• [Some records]
-.-.-

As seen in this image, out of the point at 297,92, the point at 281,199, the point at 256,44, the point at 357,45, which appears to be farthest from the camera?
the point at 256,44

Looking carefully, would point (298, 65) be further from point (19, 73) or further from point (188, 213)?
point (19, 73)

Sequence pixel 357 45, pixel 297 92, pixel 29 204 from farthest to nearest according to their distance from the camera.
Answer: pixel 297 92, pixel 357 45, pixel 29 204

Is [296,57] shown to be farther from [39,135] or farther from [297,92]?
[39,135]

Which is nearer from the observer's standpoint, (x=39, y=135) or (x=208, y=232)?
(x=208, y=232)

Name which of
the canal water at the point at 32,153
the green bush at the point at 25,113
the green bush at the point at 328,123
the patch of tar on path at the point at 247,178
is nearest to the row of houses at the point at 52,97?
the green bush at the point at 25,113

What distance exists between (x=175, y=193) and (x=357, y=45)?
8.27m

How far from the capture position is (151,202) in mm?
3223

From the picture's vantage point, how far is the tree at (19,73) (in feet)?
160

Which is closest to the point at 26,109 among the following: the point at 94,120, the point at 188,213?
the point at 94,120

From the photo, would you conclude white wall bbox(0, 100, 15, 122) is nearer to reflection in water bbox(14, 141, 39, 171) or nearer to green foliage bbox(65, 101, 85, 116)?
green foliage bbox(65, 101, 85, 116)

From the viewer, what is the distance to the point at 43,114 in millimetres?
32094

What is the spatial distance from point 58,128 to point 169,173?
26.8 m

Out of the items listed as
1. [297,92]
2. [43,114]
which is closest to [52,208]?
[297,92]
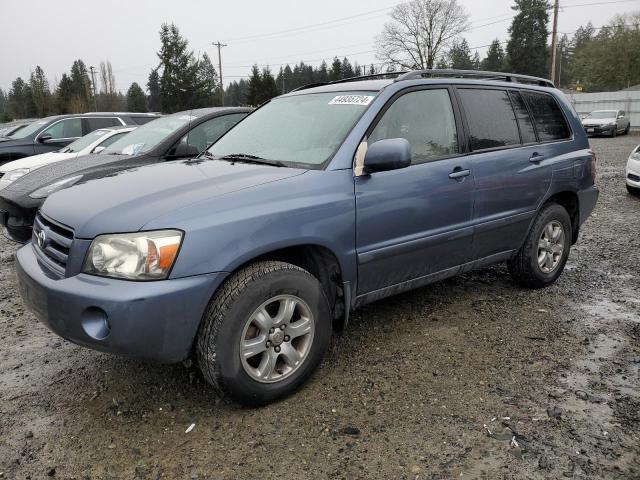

-.-.-

• [EXERCISE REQUIREMENTS] Print every line of the records above word for word, leaving out the pictures.

• [ANSWER FOR THE TASK]
As seen in this image, out of the point at 297,92, the point at 281,199, the point at 256,44, the point at 357,45, which appears to be farthest from the camera?
the point at 256,44

Looking carefully, would point (298, 65) be further from point (19, 73) or further from point (188, 213)?
point (19, 73)

Sequence pixel 357 45, pixel 297 92, pixel 29 204 from farthest to nearest according to their distance from the camera.
Answer: pixel 297 92, pixel 357 45, pixel 29 204

Is [296,57] shown to be farther from [39,135] or farther from [297,92]?
[39,135]

Which is nearer from the observer's standpoint, (x=39, y=135) or (x=208, y=232)?
(x=208, y=232)

Name which of
the canal water at the point at 32,153
the green bush at the point at 25,113
the green bush at the point at 328,123
the patch of tar on path at the point at 247,178
is nearest to the row of houses at the point at 52,97?
the green bush at the point at 25,113

What distance exists between (x=175, y=193) and (x=357, y=45)?
8.27m

How far from the capture position is (151,202) in mm?
3223

From the picture's vantage point, how far is the tree at (19,73) (in feet)?
160

Which is closest to the point at 26,109 among the following: the point at 94,120, the point at 188,213?
the point at 94,120

From the photo, would you conclude white wall bbox(0, 100, 15, 122) is nearer to reflection in water bbox(14, 141, 39, 171) or nearer to green foliage bbox(65, 101, 85, 116)?
green foliage bbox(65, 101, 85, 116)

From the viewer, what is the distance to the point at 43,114 in millimetres?
32094

What is the spatial distance from point 58,128 to point 169,173?
26.8 m

Out of the items listed as
1. [297,92]
2. [43,114]
which is closest to [52,208]?
[297,92]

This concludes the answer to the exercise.